Description
Code Sample, a copy-pastable example if possible
import json
from pandas.io.json import json_normalize
the_json = """
[{"id": 99,
"data": [{"one": 1, "two": 2}]
}]
"""
print(json_normalize(json.loads(the_json),
record_path=['data'], meta=['id']))
Problem description
Through 0.25.3, this program generates a DataFrame with one row. In 1.0.0 it fails with an exception:
Traceback (most recent call last):
File "foo.py", line 11, in <module>
record_path=['data'], meta=['id']))
File "/home/dataczar/venvs/test/lib/python3.7/site-packages/pandas/util/_decorators.py", line 66, in wrapper
return alternative(*args, **kwargs)
File "/home/dataczar/venvs/test/lib/python3.7/site-packages/pandas/io/json/_normalize.py", line 327, in _json_normalize
_recursive_extract(data, record_path, {}, level=0)
File "/home/dataczar/venvs/test/lib/python3.7/site-packages/pandas/io/json/_normalize.py", line 314, in _recursive_extract
meta_val = _pull_field(obj, val[level:])
File "/home/dataczar/venvs/test/lib/python3.7/site-packages/pandas/io/json/_normalize.py", line 246, in _pull_field
f"{js} has non iterable value {result} for path {spec}. "

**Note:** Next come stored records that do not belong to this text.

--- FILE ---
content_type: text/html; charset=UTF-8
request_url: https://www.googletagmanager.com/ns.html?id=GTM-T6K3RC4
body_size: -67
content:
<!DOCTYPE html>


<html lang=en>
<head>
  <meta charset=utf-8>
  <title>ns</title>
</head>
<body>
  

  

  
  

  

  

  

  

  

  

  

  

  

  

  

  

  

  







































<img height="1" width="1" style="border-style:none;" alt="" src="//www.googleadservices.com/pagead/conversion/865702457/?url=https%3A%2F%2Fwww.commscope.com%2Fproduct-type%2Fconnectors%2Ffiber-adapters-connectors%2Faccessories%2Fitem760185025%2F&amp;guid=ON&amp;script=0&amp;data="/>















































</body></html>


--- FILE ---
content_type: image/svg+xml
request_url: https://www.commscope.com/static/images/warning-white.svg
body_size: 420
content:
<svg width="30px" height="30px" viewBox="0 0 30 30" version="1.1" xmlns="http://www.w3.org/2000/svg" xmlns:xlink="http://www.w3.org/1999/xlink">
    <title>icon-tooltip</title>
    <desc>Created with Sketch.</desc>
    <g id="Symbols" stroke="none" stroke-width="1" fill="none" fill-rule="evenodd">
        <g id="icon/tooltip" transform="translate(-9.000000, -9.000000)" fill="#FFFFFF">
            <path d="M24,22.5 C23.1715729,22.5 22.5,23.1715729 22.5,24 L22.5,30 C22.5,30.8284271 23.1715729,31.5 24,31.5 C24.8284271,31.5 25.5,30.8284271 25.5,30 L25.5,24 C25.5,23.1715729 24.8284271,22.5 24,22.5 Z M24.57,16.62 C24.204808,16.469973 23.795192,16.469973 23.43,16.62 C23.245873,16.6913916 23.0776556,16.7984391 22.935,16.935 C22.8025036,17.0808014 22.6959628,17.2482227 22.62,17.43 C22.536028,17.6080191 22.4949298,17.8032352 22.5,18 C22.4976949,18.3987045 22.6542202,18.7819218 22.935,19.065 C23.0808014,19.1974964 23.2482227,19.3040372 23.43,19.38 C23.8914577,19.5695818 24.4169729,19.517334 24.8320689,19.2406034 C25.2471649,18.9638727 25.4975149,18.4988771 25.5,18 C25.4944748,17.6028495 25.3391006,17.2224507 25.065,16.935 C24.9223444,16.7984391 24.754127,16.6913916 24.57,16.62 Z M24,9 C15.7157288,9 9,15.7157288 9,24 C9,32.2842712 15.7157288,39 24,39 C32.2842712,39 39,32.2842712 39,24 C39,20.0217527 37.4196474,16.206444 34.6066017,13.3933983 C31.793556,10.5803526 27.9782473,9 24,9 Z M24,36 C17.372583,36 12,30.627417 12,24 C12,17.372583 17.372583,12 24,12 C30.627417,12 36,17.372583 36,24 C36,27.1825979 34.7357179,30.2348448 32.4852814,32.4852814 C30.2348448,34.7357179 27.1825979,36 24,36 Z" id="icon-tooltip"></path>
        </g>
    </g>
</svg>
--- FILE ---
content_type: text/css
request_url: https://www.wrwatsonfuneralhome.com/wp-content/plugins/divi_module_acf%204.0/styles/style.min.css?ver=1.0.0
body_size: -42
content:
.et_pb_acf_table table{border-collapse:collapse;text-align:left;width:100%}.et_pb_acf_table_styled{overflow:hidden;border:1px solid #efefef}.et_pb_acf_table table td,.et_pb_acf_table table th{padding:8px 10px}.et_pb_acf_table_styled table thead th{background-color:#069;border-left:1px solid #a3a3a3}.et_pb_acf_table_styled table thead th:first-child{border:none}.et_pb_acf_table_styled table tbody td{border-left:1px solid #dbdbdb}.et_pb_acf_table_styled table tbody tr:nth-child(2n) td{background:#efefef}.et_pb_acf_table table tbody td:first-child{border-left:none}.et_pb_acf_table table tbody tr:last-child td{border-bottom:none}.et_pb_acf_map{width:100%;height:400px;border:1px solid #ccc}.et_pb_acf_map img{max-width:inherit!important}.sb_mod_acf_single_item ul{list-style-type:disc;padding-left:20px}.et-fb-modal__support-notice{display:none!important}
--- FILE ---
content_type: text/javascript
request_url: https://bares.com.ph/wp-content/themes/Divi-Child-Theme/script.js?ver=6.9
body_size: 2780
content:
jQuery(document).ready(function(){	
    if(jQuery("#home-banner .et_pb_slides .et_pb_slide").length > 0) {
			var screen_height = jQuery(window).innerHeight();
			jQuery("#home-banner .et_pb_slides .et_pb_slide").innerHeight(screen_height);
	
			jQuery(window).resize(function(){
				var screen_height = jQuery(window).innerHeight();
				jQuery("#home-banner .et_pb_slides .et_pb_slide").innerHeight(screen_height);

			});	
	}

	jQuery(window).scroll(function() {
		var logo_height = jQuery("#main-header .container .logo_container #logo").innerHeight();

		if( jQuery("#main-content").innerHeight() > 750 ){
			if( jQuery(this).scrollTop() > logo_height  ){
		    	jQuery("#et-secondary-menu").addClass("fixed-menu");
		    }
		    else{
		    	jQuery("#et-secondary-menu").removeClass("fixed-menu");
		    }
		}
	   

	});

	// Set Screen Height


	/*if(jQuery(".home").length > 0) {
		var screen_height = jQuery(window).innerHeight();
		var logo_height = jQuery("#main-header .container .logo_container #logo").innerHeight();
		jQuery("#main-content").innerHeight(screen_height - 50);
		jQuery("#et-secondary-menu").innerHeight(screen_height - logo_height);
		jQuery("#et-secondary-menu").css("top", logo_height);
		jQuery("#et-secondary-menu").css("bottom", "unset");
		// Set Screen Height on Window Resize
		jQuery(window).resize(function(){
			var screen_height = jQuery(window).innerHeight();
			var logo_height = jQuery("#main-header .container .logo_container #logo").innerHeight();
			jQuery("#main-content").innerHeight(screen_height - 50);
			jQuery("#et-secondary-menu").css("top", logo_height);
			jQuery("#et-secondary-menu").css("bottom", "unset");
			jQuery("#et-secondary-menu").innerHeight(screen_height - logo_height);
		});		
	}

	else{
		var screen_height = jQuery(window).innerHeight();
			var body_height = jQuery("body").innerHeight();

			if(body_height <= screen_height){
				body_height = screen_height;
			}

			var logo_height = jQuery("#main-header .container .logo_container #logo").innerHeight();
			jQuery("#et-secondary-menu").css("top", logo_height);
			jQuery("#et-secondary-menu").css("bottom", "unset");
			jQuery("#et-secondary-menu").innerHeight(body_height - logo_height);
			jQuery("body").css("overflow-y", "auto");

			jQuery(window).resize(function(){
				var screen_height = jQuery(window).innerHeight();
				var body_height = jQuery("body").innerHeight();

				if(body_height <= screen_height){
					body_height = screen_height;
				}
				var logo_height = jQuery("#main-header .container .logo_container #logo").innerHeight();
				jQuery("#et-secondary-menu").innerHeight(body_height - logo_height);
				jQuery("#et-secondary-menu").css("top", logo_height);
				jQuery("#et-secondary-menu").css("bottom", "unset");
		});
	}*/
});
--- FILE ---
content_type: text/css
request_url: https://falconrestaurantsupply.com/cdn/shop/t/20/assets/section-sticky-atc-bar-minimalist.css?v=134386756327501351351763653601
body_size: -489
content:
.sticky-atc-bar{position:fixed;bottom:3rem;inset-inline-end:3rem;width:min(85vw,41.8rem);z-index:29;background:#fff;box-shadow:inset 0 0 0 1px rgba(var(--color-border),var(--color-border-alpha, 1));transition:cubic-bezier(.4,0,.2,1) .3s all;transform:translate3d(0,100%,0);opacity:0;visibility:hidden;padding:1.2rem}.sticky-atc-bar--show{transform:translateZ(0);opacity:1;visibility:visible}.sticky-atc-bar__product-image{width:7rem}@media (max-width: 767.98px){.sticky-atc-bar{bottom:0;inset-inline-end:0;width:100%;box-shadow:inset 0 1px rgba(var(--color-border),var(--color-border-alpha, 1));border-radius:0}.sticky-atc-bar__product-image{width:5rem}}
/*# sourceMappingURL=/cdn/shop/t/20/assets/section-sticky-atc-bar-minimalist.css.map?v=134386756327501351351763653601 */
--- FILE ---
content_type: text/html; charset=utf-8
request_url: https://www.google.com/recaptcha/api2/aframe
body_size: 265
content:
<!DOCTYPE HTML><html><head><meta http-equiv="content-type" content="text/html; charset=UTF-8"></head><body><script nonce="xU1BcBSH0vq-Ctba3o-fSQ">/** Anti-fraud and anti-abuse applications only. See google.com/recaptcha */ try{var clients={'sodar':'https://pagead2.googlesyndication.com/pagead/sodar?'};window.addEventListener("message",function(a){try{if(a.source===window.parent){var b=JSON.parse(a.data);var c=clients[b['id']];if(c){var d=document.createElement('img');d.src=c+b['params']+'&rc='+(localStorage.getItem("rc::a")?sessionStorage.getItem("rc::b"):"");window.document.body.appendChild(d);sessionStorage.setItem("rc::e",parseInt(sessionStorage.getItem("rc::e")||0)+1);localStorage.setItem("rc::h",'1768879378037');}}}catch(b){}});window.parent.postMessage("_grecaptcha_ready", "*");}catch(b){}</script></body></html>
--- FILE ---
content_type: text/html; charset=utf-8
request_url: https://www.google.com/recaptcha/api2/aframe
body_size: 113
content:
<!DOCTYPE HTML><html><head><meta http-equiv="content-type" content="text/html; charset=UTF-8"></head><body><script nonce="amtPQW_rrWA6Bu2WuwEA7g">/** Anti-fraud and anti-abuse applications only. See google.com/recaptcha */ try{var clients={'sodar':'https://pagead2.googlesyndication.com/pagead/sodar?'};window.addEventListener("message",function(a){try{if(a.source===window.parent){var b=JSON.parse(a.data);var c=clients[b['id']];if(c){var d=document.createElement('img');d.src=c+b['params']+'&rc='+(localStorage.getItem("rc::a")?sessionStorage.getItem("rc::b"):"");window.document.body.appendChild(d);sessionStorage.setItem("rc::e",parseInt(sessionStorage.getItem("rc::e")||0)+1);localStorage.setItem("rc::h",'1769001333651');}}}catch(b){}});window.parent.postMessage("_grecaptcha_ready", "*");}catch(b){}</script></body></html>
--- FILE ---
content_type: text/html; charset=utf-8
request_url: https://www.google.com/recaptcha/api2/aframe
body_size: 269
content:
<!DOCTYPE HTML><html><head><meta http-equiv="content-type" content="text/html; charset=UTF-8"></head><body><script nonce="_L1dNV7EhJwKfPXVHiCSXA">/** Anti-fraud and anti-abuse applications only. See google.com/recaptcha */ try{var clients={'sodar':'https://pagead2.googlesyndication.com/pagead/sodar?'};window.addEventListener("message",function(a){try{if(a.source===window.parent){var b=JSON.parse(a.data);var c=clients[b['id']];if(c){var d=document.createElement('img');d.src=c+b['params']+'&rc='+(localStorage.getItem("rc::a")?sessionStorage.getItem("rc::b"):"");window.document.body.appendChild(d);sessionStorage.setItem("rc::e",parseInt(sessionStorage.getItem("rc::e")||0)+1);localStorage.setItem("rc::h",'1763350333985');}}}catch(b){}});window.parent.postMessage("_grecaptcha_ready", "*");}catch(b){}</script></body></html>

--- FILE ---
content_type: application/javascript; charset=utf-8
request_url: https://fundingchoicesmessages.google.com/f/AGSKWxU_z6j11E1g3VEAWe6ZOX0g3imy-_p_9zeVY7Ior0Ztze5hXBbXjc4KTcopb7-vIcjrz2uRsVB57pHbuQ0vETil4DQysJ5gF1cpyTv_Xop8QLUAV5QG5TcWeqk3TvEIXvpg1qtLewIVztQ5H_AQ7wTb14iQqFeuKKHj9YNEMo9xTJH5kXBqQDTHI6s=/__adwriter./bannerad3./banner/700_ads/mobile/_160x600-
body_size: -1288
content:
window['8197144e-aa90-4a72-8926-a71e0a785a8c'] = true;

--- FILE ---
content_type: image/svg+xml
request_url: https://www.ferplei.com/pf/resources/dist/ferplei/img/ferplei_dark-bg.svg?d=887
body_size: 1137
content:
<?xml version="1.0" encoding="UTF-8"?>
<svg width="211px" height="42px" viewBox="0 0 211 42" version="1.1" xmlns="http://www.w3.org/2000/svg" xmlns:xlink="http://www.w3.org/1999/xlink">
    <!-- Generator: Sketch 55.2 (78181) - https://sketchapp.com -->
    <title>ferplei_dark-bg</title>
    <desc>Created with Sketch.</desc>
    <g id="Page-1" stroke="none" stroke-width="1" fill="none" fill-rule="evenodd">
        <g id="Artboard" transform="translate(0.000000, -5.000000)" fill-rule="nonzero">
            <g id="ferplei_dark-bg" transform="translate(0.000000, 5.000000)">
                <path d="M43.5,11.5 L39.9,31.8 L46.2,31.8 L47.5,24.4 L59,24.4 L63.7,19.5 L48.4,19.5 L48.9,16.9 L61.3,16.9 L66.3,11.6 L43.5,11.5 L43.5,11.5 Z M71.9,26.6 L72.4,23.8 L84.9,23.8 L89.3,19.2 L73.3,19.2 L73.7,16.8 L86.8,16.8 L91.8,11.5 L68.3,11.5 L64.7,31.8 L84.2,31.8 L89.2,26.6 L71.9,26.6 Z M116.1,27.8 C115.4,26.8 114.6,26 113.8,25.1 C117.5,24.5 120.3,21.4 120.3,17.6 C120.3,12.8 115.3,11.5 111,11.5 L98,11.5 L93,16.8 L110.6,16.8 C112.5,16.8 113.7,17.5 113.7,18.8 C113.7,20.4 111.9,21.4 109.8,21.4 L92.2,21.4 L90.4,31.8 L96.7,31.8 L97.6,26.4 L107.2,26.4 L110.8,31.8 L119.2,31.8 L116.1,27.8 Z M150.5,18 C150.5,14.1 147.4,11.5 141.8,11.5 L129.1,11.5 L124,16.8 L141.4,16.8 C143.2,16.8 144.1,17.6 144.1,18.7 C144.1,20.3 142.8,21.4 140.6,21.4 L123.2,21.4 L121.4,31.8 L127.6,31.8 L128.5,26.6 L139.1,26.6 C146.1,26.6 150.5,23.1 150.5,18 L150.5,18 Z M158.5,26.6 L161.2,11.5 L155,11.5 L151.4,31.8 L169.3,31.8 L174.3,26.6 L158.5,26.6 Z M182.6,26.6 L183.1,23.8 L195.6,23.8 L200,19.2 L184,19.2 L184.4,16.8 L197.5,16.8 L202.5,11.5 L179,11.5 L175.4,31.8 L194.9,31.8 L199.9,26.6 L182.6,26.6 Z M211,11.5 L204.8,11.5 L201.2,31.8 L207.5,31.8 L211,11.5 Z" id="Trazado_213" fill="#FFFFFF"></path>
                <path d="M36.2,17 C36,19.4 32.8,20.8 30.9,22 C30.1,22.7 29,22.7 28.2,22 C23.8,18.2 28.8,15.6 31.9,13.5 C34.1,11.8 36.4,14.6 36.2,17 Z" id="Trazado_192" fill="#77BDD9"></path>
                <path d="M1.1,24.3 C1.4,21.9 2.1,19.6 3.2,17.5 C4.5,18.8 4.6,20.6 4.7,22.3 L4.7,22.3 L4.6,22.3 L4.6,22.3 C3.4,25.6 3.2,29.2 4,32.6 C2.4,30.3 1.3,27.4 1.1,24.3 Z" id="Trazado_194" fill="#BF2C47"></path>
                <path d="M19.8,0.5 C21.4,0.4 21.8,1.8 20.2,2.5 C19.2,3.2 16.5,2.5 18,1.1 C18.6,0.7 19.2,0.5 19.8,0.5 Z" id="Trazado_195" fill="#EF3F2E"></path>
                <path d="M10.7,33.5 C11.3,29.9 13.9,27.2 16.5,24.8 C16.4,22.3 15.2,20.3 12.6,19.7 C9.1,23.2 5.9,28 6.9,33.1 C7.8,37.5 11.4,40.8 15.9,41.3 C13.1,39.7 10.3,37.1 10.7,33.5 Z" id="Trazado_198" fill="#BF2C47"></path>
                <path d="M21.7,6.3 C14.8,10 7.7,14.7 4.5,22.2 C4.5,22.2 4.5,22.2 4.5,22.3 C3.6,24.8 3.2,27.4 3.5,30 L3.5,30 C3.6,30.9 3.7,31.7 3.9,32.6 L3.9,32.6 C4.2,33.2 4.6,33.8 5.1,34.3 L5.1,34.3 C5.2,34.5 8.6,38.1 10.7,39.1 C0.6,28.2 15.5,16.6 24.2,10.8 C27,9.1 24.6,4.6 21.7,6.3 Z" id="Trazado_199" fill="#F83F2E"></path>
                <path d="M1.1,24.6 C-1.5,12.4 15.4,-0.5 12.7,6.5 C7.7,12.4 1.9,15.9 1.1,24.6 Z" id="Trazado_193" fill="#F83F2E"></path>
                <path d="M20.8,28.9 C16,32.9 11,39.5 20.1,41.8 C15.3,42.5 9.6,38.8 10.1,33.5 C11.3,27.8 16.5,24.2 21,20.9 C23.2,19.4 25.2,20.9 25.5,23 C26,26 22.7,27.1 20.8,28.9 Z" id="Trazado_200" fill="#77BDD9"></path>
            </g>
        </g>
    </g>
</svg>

TypeError: {'id': 99, 'data': [{'one': 1, 'two': 2}]} has non iterable value 99 for path ['id']. Must be iterable or null.
I don't see any documentation changes that suggest a backwards-incompatible change. All my calls to json_normalize
that don't use meta
function as before.
Expected Output
Through 0.25.3, the output was:
one two id
0 1 2 99
Output of pd.show_versions()
From my virtualenv with pandas 1.0.0:
pandas : 1.0.0
numpy : 1.18.1
pytz : 2019.3
dateutil : 2.8.1
pip : 19.0.3
setuptools : 40.8.0
Cython : None
pytest : None
hypothesis : None
sphinx : None
blosc : None
feather : None
xlsxwriter : None
lxml.etree : 4.5.0
html5lib : None
pymysql : None
psycopg2 : None
jinja2 : None
IPython : 7.11.1
pandas_datareader: None
bs4 : None
bottleneck : None
fastparquet : None
gcsfs : None
lxml.etree : 4.5.0
matplotlib : None
numexpr : None
odfpy : None
openpyxl : None
pandas_gbq : None
pyarrow : None
pytables : None
pytest : None
pyxlsb : None
s3fs : None
scipy : None
sqlalchemy : 1.3.13
tables : None
tabulate : None
xarray : None
xlrd : None
xlwt : None
xlsxwriter : None
numba : None
From my virtualenv with 0.25.x:
pandas : 0.25.0
numpy : 1.18.1
pytz : 2019.3
dateutil : 2.8.1
pip : 19.0.3
setuptools : 40.8.0
Cython : None
pytest : None
hypothesis : None
sphinx : None
blosc : None
feather : None
xlsxwriter : None
lxml.etree : 4.4.1
html5lib : 1.0.1
pymysql : None
psycopg2 : None
jinja2 : None
IPython : 7.7.0
pandas_datareader: None
bs4 : 4.8.0
bottleneck : None
fastparquet : None
gcsfs : None
lxml.etree : 4.4.1
matplotlib : None
numexpr : None
odfpy : None
openpyxl : None
pandas_gbq : None
pyarrow : None
pytables : None
s3fs : None
scipy : None
sqlalchemy : 1.3.7
tables : None
xarray : None
xlrd : None
xlwt : None
xlsxwriter : None